WORK INSTRUCTIONS:
[1] Answer these questions using the concurrency in computer science text:
(a) Whose work is named as one of the first proposals in concurrency theory, and when was it done?
(b) Which issues can concurrent use of shared resources lead to?
(c) How does the text define synchronization?
[2] Extend the text on concurrency in computer science, starting right after its last line.

= Concurrency (computer science) =

Ability to execute a task in a non-serial manner

In computer science, concurrency refers to the ability of a system to execute multiple tasks through simultaneous execution or time-sharing (context switching), sharing resources and managing interactions. Concurrency improves responsiveness, throughput, and scalability in modern computing, including:

- Operating systems and embedded systems
- Distributed systems, parallel computing, and high-performance computing
- Database systems, web applications, and cloud computing

== Related concepts ==
Concurrency is a broader concept that encompasses several related ideas, including:

- Parallelism (simultaneous execution on multiple processing units). Parallelism executes tasks independently on multiple CPU cores. Concurrency allows for multiple threads of control at the program level, which can use parallelism or time-slicing to perform these tasks. Programs may exhibit parallelism only, concurrency only, both parallelism and concurrency, or neither.
- Multi-threading and multi-processing (shared system resources)
- Synchronization (coordinating access to shared resources)
- Coordination (managing interactions between concurrent tasks)
- Concurrency Control (ensuring data consistency and integrity)
- Inter-process Communication (IPC, facilitating information exchange)

== Issues ==
Because computations in a concurrent system can interact with each other while being executed, the number of possible execution paths in the system can be extremely large, and the resulting outcome can be indeterminate. Concurrent use of shared resources can be a source of indeterminacy, leading to issues such as deadlocks, and resource starvation.

Design of concurrent systems often entails finding reliable techniques for coordinating their execution, data exchange, memory allocation, and execution scheduling to minimize response time and maximize throughput.

== Theory ==
Concurrency theory has been an active field of research in theoretical computer science. One of the first proposals was Carl Adam Petri's seminal work on Petri nets in the early 1960s. In the years since, a wide variety of formalisms have been developed for modeling and reasoning about concurrency.

=== Models ===
A number of formalisms for modeling and understanding concurrent systems have been developed, including:
- The parallel random-access machine
- The actor model
- Computational bridging models such as the bulk synchronous parallel (BSP) model
- Petri nets
- Process calculi
  - Calculus of communicating systems (CCS)

PROVIDED MATERIAL:

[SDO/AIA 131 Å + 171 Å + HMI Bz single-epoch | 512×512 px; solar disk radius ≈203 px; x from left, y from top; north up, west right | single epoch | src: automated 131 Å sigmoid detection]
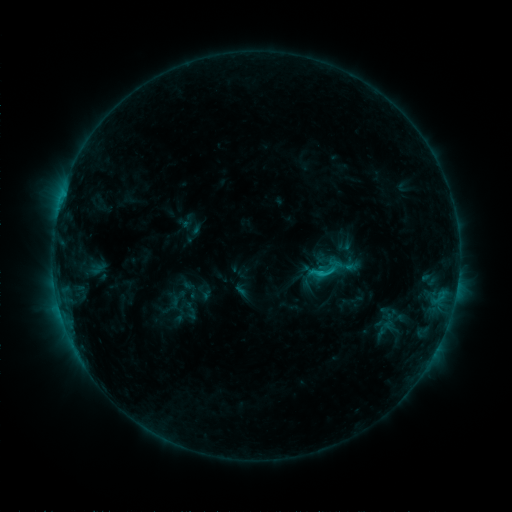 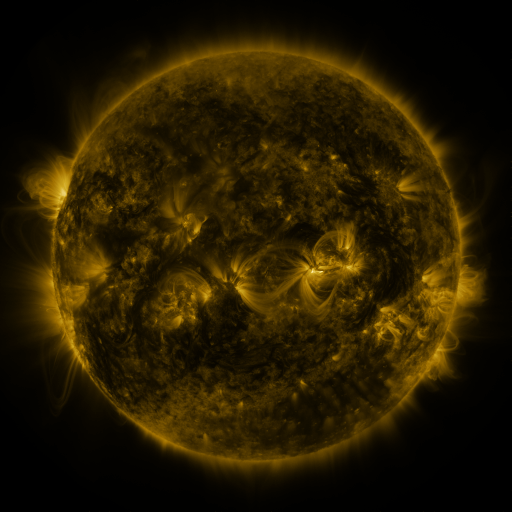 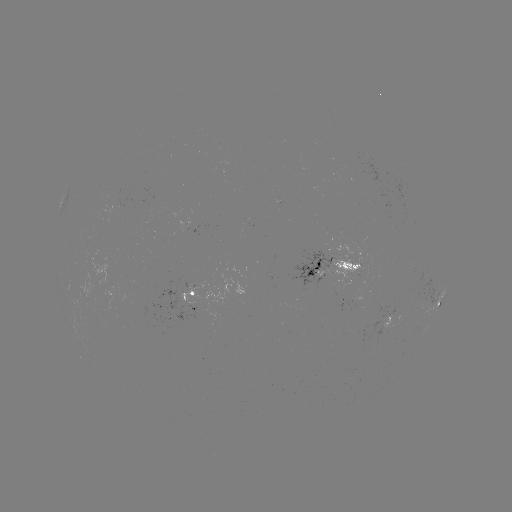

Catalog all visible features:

EXERCISE RESPONSES:
[1]
(a) Carl Adam Petri's seminal work on Petri nets, in the early 1960s.
(b) Deadlocks and resource starvation.
(c) Coordinating access to shared resources.

[2]
  - Communicating sequential processes (CSP) model
  - π-calculus
- Tuple spaces, e.g., Linda
- Simple Concurrent Object-Oriented Programming (SCOOP)
- Reo Coordination Language
- Trace monoids

Some of these models of concurrency are primarily intended to support reasoning and specification, while others can be used through the entire development cycle, including design, implementation, proof, testing, and simulation of concurrent systems. Some of these are based on message passing, while others have different mechanisms for concurrency.

The proliferation of different models of concurrency has motivated some researchers to develop ways to unify these different theoretical models. For example, Lee and Sangiovanni-Vincentelli have demonstrated that a so-called "tagged-signal" model can be used to provide a common framework for defining the denotational semantics of a variety of different models of concurrency, while Nielsen, Sassone, and Winskel have demonstrated that category theory can be used to provide a similar unified understanding of different models.

The Concurrency Representation Theorem in the actor model provides a fairly general way to represent concurrent systems that are closed in the sense that they do not receive communications from outside. (Other concurrency systems, e.g., process calculi can be modeled in the actor model using a two-phase commit protocol.) The mathematical denotation denoted by a closed system S is constructed increasingly better approximations from an initial behavior called ⊥_{S} using a behavior approximating function progression_{S} to construct a denotation (meaning) for S as follows:
Denote_{S} ≡ ⊔_{i∈ω} progression_{S}^{i}(⊥_{S})

In this way, S can be mathematically characterized in terms of all its possible behaviors.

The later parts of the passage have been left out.